Pero en medio del día a día, de los años de universidad y del arranque de muchos en el mundo laboral, la vida ha pasado sin dar mucho espacio a la nostalgia. Y es en ocasiones muy puntuales, particularmente melancólicas, cuando entendemos que el camino recorrido es más largo de lo que somos conscientes. Produce incluso miedo percibir algunos de los más valiosos momentos vividos de una manera cada vez más lejana.

Llegan los aniversarios, con los que recordamos las memorias más queridas y los tiempos de mayor ingenuidad, y nos demuestran la distancia que toman de nuestra cotidianidad. Y van pasando los años desde los primeros noviazgos y las primeras fiestas; también los nacimientos y las muertes de algunos de nuestros seres más queridos parecen irse alejando de la realidad del día a día. Todos esos primeros vistazos que nos permitieron abrir la ventana a la madurez, empiezan a parecer inalcanzables.

Aún en medio de la juventud, recordamos que se cumplen diez años desde ese primer e inolvidable amor del colegio; quince desde el campeonato de fútbol que convirtió a muchos en las estrellas de sus cursos; doce desde los días de mayor rebeldía en los salones de clase. Siete años, en mi caso, desde el momento crucial de decidir qué carrera estudiar para cumplir mis sueños.
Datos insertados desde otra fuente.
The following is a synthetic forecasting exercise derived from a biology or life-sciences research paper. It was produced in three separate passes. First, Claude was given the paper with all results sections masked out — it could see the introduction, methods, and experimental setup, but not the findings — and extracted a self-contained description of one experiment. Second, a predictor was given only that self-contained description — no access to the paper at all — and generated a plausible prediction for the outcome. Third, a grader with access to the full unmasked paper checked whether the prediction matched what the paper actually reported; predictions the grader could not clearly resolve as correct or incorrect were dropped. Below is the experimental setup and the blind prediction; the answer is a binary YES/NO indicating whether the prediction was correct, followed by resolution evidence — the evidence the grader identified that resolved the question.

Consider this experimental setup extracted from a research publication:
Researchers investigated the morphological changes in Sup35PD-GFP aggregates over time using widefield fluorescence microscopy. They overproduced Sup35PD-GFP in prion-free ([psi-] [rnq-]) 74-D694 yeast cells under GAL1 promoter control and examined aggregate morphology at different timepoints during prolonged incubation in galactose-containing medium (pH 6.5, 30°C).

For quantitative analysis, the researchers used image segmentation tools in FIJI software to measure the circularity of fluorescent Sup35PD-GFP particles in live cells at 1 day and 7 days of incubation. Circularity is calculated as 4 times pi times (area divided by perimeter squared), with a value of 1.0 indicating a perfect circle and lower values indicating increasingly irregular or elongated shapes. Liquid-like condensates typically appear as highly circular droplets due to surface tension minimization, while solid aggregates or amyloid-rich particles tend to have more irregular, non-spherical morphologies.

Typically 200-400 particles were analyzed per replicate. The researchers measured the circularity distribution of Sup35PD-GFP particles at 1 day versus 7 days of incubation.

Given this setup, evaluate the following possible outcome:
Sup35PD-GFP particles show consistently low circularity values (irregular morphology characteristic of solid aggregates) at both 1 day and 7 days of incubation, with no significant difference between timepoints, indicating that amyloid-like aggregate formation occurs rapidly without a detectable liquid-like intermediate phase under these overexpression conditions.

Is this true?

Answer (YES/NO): NO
Y viene de la mano uno de los lados más dolorosos de crecer, que si fuera por decisión propia, nadie quisiera tener que presenciar: el ocaso de mucho de lo que uno ha querido. La capacidad de dejar ir, que todos predican pero que realmente nadie domina. Porque jamás serán fáciles las dificultades que trae la vida, a pesar de la incondicionalidad de quienes nos acompañan en los tiempos más complejos. Ni ver el envejecimiento de los seres más queridos. O la muerte, que es inevitable, y que empaña a todas las familias con tristeza.

Solamente el crecimiento y el éxito, a nivel personal y humano, son capaces de lograr que cualquier sacrificio valga la pena, de cara al paso del tiempo y en memoria de los más queridos ausentes. Ya a estas alturas comenzamos a darnos cuenta de que vivir, en gran parte, es homenajear a quienes más sentido le han dado a nuestros caminos, y que a pesar de que ha sido un proceso largo, aún es mucho lo que falta. Pero si algo tiene esta generación noventera a su favor, es la fascinación con la que ha enfrentado la vida, desafiante de cara a las injusticias y a las tradiciones que pierden sentido.
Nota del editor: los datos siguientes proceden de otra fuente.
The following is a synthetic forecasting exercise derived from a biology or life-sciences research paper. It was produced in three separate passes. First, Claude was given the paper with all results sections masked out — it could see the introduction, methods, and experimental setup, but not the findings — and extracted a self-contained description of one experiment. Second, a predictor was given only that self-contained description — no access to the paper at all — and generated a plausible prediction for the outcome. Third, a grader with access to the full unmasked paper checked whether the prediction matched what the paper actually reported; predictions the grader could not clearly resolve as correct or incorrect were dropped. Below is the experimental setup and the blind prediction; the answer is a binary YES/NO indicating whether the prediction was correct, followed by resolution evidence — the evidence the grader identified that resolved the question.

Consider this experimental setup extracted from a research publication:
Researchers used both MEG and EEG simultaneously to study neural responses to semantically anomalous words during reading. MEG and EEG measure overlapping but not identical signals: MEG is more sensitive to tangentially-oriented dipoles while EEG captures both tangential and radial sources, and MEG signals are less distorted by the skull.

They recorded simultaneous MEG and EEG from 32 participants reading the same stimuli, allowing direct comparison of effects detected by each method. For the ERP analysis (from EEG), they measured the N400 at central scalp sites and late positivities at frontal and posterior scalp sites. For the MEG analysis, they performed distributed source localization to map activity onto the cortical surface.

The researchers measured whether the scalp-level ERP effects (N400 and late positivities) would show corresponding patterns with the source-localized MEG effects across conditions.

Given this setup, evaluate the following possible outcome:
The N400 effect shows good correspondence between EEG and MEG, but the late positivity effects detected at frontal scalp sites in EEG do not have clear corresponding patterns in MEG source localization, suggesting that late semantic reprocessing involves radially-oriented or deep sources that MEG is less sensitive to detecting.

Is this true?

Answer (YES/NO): NO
Crecer no implica abandonar la juventud, ni pretende olvidar la visión soñadora que en los años tempranos nos llenó de ilusiones. Pero sí resulta útil que a los jóvenes de los noventa, desapegados de lo terrenal e ingenuos por definición, haya quienes les lleve a recordar que han crecido más de lo que desde la inconsciente negación han aceptado. Y de paso, que le reiteren que la perspectiva joven, que nunca se debe abandonar, a pesar del miedo que produce el paso del tiempo, es crucial para quienes buscan solucionar algunos de los problemas más difíciles que enfrenta el mundo.

No deja de sorprender la manera inesperada en que el tiempo ha pasado y el reto inmenso que plantea lo que aún está por venir.